In mean time,have a nice Paddy's Day..i have two myself !!!
re my VPN skills,we can have a chat in private and trust me,you'll be disappointed !!..
not sure but...bold means anything to readers,i thought THIS MEANS SHOUTING !! sorry...
let's say that OP office LAN is 192.168.1.x/24
in my office' router/firewall i setup a VPN site-to-site,assuming that his IP address is static already.
then,somehow i have to create a rule in my routing table saying that ALL traffic with the destination of 192.168.1.x coming from my CCTV company LAN of 10.1.1.x/24 should use this VPN tunnel,establish and keep it alive ! all ok so far.
also,from my Cisco & Sonicwall,i understood that VPN is treated as a safe,trusted zone ( i can be wrong here) so nat and/or policy can be ignored(i can be wrong here)...so all VPN traffic site-to-site is trusted ! you can go on ACL,per ip and port ...correct...hmmm
...but what if their router is not so smart !??
...a l s o ...
what if me ,as a CCTV company i have to install another system,in another site ...and...has same IP range...i'm i going to change their IP addressing network just to get my VPN working for a port in for DVR !??? Or OP's site...
install the VPN client only on one PC in the monitoring station,but then ...how the central crawling monitoring agent knows to use that PC or connect and process external monitored data and line status...lost here !
Yes, that's exactly what I'm saying. VPN-capable gateway devices are very common, and any responsible company that connects remotely to a client over the internet should use one. It's 2012 - even consumer-grade home routers now commonly support IPSec tunnels. A site-to-site IPSec VPN can be built in a couple of minutes by someone who knows what they're doing. I do exactly this kind of work very regularly (contracted by various support companies that need remote access to client sites).

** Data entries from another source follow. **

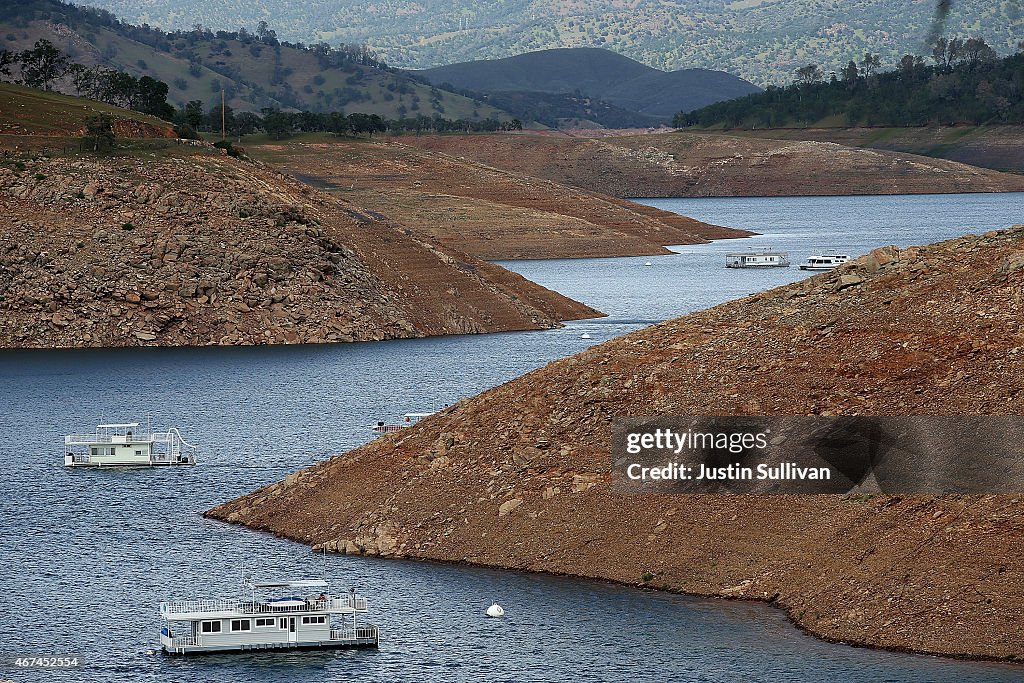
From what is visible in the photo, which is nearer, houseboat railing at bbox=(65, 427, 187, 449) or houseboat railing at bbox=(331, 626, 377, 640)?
houseboat railing at bbox=(331, 626, 377, 640)

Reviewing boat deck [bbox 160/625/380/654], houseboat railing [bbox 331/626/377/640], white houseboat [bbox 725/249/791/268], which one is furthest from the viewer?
white houseboat [bbox 725/249/791/268]

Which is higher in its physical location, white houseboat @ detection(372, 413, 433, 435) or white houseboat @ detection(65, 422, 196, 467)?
white houseboat @ detection(372, 413, 433, 435)

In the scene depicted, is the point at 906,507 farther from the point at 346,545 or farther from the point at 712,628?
the point at 346,545

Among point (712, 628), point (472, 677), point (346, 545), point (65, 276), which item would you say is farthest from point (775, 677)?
point (65, 276)

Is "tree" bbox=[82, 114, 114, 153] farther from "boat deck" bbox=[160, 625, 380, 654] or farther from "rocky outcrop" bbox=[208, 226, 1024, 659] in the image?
"boat deck" bbox=[160, 625, 380, 654]

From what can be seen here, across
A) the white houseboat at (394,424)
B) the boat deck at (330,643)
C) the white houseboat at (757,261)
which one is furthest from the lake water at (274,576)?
the white houseboat at (757,261)

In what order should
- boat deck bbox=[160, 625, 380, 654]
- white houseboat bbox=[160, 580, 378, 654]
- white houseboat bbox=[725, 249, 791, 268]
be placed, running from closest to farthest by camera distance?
white houseboat bbox=[160, 580, 378, 654] < boat deck bbox=[160, 625, 380, 654] < white houseboat bbox=[725, 249, 791, 268]

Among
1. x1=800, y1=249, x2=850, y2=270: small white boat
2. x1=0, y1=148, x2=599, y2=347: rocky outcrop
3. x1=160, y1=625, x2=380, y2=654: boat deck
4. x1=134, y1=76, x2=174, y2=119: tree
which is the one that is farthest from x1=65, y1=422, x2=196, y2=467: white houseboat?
x1=134, y1=76, x2=174, y2=119: tree
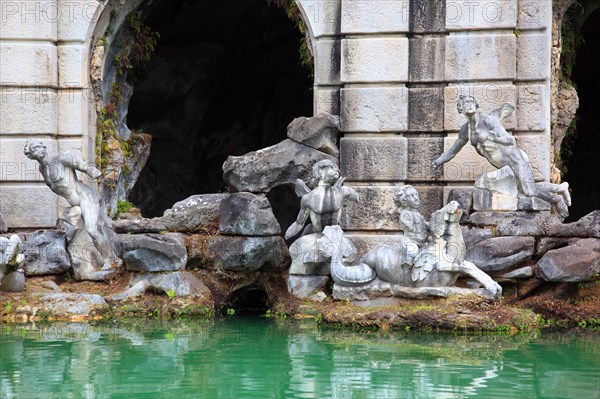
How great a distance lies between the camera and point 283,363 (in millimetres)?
10516

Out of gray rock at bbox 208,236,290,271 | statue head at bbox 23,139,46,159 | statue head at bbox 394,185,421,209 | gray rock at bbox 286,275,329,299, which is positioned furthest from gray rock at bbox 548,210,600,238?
statue head at bbox 23,139,46,159

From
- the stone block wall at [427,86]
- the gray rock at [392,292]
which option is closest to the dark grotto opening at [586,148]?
the stone block wall at [427,86]

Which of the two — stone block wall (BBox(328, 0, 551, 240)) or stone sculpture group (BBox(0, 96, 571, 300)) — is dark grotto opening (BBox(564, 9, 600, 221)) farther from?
stone sculpture group (BBox(0, 96, 571, 300))

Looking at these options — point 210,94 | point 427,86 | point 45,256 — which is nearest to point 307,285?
point 427,86

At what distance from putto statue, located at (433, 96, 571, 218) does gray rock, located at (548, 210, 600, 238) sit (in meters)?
0.70

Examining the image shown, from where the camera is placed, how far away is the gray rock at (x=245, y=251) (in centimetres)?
1388

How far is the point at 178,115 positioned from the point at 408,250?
382 inches

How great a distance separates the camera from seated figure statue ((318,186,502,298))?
12.8m

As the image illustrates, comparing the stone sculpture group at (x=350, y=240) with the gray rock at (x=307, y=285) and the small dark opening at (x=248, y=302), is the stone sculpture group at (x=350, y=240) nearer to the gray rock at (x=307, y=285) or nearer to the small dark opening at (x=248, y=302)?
the gray rock at (x=307, y=285)

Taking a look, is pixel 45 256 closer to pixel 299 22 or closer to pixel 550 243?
pixel 299 22

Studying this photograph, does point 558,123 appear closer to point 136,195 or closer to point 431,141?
point 431,141

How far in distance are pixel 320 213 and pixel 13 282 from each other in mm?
3825

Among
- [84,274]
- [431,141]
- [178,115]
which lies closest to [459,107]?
[431,141]

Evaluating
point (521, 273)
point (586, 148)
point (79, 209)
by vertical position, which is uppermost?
point (586, 148)
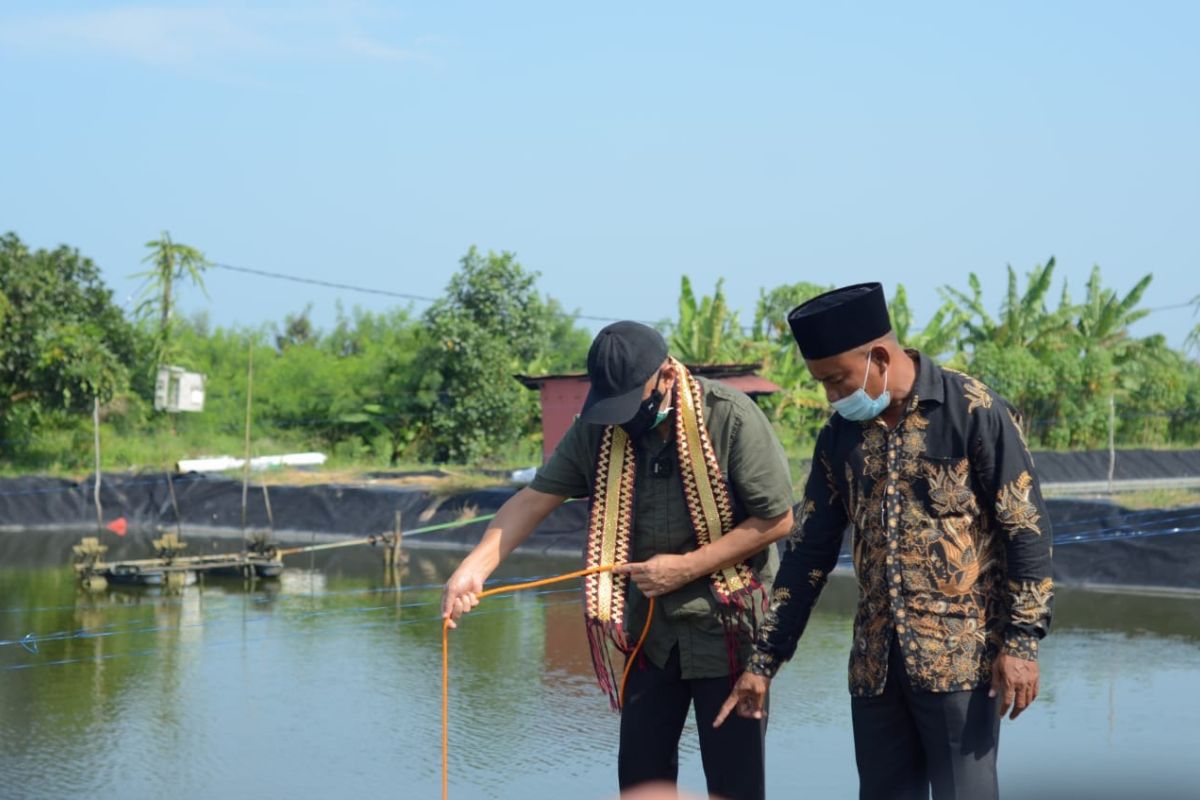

The DMZ is for protecting the internal network. External access to your internal LAN should never be given to a third party if it can possibly be avoided. The VPN is for protecting the traffic in transit. Simply using port filtering to limit inbound traffic from the internet is absolutely not the same thing as using a VPN. Not even close. An IPSec VPN can provide authentication, confidentiality and integrity protection to monitoring traffic all in one go.
You don't need a static IP for a site-to-site VPN. IKE authentication can be done with other information, provided the dynamic peer initiates the process.
Yes, it can be, but this kind of configuration should only ever be used for VPNs to trusted sites. ACLs should be used for tunnels to untrusted third-parties. The VPN does not need to be terminated on the OP's border router - if he uses iRock's suggestion of an OpenVPN appliance or image, this can be used for VPN and firewalling purposes.
You can either use NAT to work around this problem, or get the client to set up a new network/VLAN specifically for use with the camera equipment (which they should be doing anyway for security).
This would not be an appropriate solution. The most sensible configuration would be a site-to-site VPN.
No offence, but I have my doubts, as you seem to have been quite confused by a lot of what has been said so far. You seem to understand basic networking, but you're fuzzy on security.